Staphylococcus aureus bacteremia (SAB) is a worldwide problem. It is unclear whether higher-vancomycin minimum inhibitory concentration (MIC) is associated with mortality. This potential association has direct consequences for patients and public health.
PubMed, Embase, the Cochrane Library, Evidence-based Medicine BMJ, and the American College of Physicians Journal Club were searched from inception through April 2014.
Studies reporting mortality and vancomycin MIC in patients with SAB were included.
Data Extraction and Synthesis
Two authors performed the literature search and the study selection separately. Random-effects modeling was used for all analyses.

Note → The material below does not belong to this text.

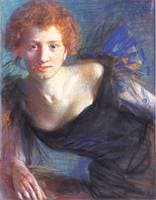 Portrait of Irena Solska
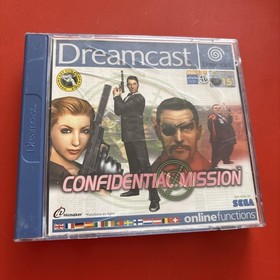 Confidential Mission (Sega Dreamcast, 2001) - European Version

Main Outcomes and Measures
Among 38 included studies that involved 8291 episodes of SAB, overall mortality was 26.1%. The estimated mortality was 26.8% among SAB episodes (n = 2740) in patients with high-vancomycin MIC (≥1.5 mg/L) compared with 25.8% mortality among SAB episodes (n = 5551) in patients with low-vancomycin MIC (<1.5 mg/L) (adjusted risk difference [RD], 1.6% [95% CI, −2.3% to 5.6%]; P = .43). For the highest-quality studies, the estimated mortality was 26.2% among SAB episodes (n = 2318) in patients with high-vancomycin MIC compared with 27.8% mortality among SAB episodes (n = 4168) in patients with low-vancomycin MIC (RD, 0.9% [95% CI, −2.9% to 4.6%]; P = .65). In studies that included only methicillin-resistant S aureus infections (n = 7232), the mortality among SAB episodes (n = 2384) in patients with high-vancomycin MIC was 27.6% compared with mortality of 27.4% among SAB episodes (n = 4848) in patients with low-vancomycin MIC (adjusted RD, 1.6% [95% CI, −2.3% to 5.5%]; P = .41). No significant differences in risk of death were observed in subgroups with high-vancomycin MIC vs low-vancomycin MIC values across different study designs, microbiological susceptibility assays, MIC cutoffs, clinical outcomes, duration of bacteremia, previous vancomycin exposure, and treatment with vancomycin.
Conclusions and Relevance
In this meta-analysis of SAB episodes, there were no statistically significant differences in the risk of death when comparing patients with S aureus exhibiting high-vancomycin MIC (≥1.5 mg/L) to those with low-vancomycin MIC (<1.5 mg/L), although the findings cannot definitely exclude an increased mortality risk. These findings should be considered when interpreting vancomycin susceptibility and in determining whether alternative antistaphylococcal agents are necessary for patients with SAB with elevated but susceptible vancomycin MIC values.